**Records shown**:

────

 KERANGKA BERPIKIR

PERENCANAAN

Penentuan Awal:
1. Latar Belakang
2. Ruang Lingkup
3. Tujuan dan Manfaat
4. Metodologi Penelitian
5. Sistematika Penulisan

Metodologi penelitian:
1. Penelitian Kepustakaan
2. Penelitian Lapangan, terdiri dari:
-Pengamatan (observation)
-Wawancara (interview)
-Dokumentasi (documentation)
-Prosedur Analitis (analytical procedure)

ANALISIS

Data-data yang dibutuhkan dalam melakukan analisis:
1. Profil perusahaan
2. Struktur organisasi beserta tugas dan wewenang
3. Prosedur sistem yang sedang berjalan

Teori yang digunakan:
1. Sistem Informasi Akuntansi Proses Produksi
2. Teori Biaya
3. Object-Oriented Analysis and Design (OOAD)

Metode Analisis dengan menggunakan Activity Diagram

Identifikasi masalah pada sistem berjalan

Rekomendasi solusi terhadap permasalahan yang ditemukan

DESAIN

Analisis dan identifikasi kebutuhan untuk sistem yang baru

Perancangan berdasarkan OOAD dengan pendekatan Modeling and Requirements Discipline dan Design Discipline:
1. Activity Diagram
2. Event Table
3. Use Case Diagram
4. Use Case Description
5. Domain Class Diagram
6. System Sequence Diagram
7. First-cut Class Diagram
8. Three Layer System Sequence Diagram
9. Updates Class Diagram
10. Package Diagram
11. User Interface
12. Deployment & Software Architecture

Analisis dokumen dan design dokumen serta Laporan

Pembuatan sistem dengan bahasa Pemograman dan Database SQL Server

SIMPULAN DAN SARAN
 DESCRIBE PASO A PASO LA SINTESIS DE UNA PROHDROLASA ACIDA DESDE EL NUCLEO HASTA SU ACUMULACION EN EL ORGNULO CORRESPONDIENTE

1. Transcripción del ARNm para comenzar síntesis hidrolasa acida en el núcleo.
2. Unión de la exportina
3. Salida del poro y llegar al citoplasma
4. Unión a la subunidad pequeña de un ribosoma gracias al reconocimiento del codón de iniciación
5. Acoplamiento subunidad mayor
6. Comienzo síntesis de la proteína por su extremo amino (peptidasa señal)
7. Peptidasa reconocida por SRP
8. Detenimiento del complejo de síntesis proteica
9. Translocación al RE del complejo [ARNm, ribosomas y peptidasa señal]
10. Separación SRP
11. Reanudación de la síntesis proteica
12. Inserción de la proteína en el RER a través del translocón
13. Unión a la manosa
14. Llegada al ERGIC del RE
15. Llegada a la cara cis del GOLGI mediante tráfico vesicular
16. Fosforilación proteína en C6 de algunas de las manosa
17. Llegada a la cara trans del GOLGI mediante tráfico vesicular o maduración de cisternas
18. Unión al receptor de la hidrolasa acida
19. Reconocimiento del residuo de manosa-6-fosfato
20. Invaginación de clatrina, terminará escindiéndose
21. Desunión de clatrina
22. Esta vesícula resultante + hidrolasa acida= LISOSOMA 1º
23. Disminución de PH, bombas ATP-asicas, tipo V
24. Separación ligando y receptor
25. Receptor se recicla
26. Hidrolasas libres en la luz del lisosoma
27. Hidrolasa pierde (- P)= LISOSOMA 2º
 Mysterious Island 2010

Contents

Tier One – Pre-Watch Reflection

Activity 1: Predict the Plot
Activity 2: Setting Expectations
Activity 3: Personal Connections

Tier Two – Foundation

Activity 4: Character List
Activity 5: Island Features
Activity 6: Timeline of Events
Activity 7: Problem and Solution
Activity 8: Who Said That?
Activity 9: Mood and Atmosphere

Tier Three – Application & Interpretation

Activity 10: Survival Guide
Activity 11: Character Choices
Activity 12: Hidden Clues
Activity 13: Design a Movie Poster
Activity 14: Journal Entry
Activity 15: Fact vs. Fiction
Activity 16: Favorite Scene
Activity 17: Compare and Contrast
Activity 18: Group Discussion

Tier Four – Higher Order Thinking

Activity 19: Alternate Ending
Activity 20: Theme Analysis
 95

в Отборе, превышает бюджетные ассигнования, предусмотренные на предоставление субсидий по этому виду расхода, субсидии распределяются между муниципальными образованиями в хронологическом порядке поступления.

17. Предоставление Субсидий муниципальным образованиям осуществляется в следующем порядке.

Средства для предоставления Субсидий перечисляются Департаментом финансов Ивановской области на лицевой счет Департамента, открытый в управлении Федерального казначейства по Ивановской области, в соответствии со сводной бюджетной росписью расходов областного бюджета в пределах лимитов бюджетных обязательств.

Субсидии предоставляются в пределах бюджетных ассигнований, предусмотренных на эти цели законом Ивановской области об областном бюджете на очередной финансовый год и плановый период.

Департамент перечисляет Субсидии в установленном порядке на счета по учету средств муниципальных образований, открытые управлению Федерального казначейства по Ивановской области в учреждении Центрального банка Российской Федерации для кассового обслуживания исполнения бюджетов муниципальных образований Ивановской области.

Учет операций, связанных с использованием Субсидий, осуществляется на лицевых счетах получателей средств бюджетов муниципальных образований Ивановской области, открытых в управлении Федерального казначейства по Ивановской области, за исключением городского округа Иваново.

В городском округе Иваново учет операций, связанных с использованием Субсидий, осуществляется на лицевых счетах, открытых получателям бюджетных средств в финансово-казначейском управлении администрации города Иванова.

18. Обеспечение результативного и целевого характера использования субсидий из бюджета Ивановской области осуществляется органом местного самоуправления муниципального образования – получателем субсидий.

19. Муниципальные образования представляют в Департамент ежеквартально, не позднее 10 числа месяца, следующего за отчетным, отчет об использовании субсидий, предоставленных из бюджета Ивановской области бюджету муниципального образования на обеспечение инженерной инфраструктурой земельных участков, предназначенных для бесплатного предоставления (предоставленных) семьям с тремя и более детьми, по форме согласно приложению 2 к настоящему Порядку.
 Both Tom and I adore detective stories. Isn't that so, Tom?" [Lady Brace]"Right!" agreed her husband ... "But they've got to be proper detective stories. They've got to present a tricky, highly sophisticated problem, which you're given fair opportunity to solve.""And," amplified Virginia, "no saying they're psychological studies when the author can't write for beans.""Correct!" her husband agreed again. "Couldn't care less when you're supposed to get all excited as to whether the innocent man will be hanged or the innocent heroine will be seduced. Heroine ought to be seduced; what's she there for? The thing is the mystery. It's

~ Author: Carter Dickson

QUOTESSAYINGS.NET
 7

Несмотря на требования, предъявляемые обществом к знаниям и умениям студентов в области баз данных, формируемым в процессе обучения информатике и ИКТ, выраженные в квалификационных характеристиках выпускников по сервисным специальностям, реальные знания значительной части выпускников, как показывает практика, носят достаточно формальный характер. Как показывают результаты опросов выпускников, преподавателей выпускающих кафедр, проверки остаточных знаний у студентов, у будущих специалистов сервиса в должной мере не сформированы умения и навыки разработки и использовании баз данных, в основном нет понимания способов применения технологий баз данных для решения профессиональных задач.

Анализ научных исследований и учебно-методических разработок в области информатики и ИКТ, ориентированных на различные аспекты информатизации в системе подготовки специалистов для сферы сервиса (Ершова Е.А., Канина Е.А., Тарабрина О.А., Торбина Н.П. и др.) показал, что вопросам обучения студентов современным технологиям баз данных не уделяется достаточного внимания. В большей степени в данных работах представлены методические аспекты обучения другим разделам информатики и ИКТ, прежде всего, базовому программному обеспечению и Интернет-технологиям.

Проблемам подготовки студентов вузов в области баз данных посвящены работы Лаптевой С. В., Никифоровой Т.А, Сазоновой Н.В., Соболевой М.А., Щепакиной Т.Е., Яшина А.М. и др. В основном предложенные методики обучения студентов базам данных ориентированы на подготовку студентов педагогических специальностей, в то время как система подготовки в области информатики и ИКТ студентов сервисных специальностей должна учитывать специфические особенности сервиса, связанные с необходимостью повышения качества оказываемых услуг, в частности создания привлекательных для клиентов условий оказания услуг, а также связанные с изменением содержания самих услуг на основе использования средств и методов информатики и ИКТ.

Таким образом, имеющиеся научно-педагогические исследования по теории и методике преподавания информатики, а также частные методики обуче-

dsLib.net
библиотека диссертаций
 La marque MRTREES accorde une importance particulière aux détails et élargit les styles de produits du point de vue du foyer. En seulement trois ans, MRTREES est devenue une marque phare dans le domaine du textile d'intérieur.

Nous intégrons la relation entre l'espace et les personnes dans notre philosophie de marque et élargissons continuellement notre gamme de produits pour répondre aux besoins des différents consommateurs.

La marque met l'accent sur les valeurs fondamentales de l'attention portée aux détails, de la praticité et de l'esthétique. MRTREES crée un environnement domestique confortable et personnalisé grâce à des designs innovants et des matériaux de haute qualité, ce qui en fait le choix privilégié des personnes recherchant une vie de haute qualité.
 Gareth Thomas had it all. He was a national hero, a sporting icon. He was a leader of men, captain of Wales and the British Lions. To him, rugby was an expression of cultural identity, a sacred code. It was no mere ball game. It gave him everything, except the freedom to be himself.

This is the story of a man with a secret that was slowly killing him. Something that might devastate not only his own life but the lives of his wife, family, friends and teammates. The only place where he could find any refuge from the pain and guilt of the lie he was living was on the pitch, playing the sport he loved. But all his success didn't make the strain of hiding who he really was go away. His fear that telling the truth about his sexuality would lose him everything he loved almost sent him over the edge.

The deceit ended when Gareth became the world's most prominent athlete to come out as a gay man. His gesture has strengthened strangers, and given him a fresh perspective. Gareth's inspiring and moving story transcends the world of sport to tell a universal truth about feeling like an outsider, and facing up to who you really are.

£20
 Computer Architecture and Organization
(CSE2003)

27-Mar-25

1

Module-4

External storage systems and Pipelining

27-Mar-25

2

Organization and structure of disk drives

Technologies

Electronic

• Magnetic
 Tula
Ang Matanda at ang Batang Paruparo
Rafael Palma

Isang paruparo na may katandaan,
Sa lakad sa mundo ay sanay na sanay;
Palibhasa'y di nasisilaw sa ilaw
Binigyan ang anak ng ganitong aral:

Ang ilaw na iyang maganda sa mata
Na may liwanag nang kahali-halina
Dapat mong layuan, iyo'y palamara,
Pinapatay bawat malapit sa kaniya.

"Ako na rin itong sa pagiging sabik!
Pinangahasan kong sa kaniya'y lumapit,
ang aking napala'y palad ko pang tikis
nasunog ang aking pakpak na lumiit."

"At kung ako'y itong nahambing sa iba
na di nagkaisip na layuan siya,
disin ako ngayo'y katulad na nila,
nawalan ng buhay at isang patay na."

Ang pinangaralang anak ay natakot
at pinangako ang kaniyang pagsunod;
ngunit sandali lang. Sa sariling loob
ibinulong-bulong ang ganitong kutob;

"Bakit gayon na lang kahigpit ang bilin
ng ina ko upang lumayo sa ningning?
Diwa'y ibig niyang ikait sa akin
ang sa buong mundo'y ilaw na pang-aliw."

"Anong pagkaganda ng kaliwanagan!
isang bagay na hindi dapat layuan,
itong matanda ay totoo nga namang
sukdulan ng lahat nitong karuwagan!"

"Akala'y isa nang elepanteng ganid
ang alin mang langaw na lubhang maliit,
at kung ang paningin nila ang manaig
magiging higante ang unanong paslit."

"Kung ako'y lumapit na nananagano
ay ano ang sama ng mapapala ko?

────

**Work task**:
Work out the count of lines in the data above containing the string "муниципального". Give it alone.

**Result below**:
2